Task brief: What are the lines from the one containing "210T Polyester shopping bag" through the last line of the records below? Return them exactly, leaving out pictures.

[Captioned web images]
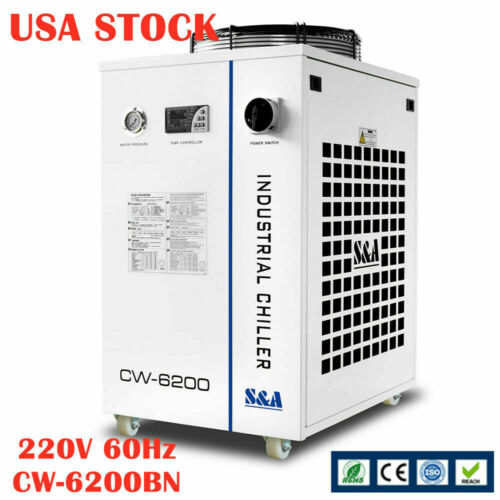 US STOCK CW-6200BN Industrial Water Chiller for 600W CO2/400W Solid-state Laser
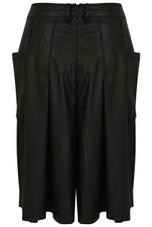 Black PVC Pleated Long Shorts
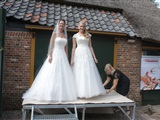 Wedding Event Veldhoven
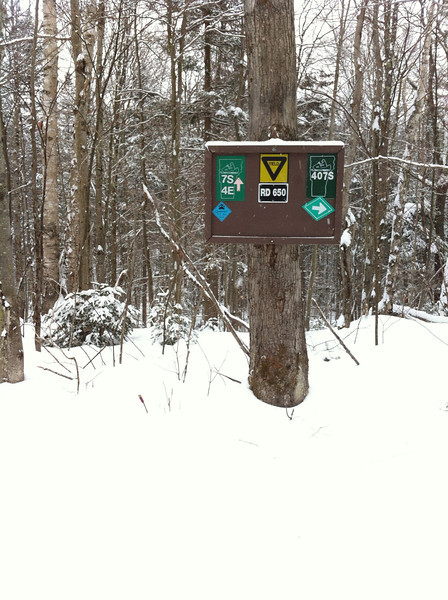 RD 649 the intersection of 407 and the feeder trail to the Notch Road Parking lot.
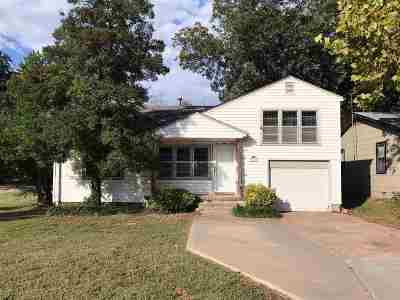 Stillwater Single Family Home For Sale: 1024 S Stanley Street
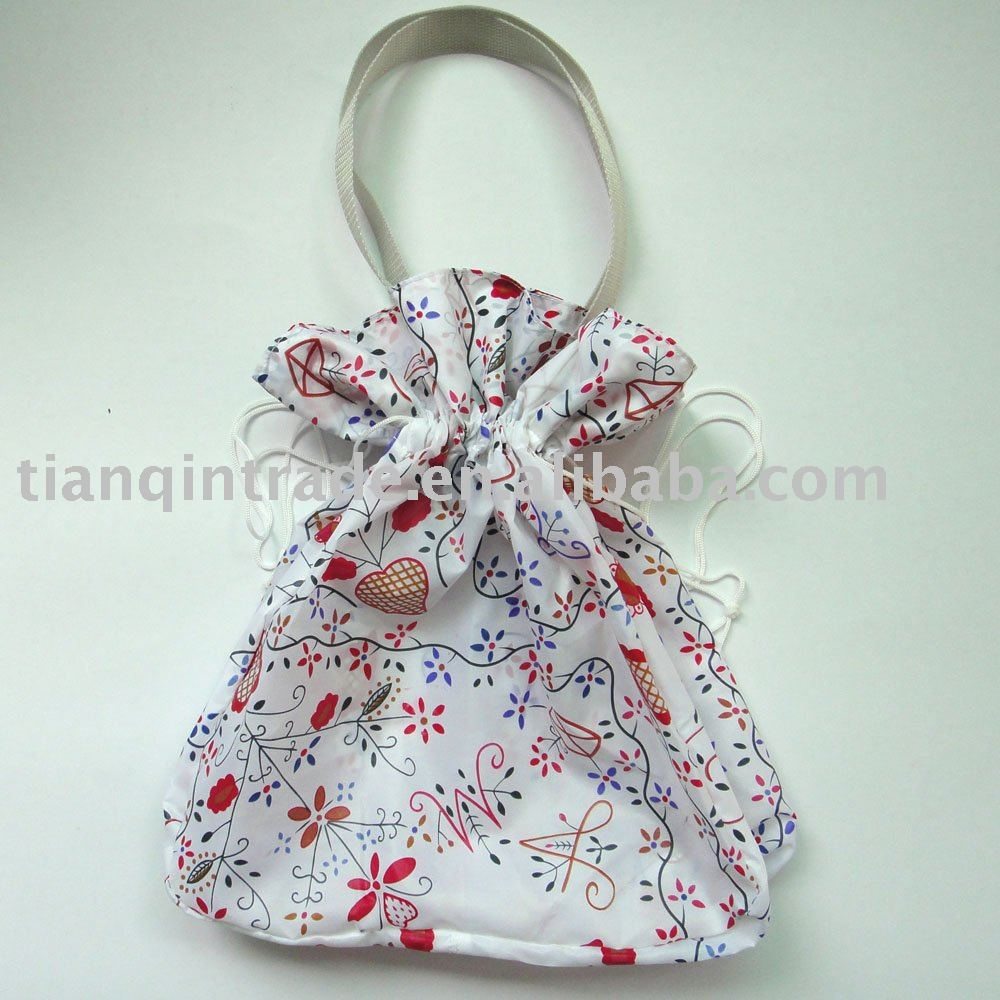 210T Polyester shopping bag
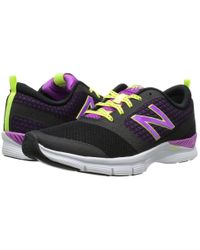 New Balance - Black Wx711 for Men - Lyst
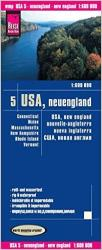 Buy map USA, New England by Reise Know-How Verlag from United States Maps Store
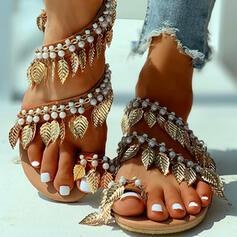 Kvinnor PU Flat Heel Sandaler Peep Toe med Oäkta Pearl skor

Exercise response:
 210T Polyester shopping bag
 New Balance - Black Wx711 for Men - Lyst
 Buy map USA, New England by Reise Know-How Verlag from United States Maps Store
 Kvinnor PU Flat Heel Sandaler Peep Toe med Oäkta Pearl skor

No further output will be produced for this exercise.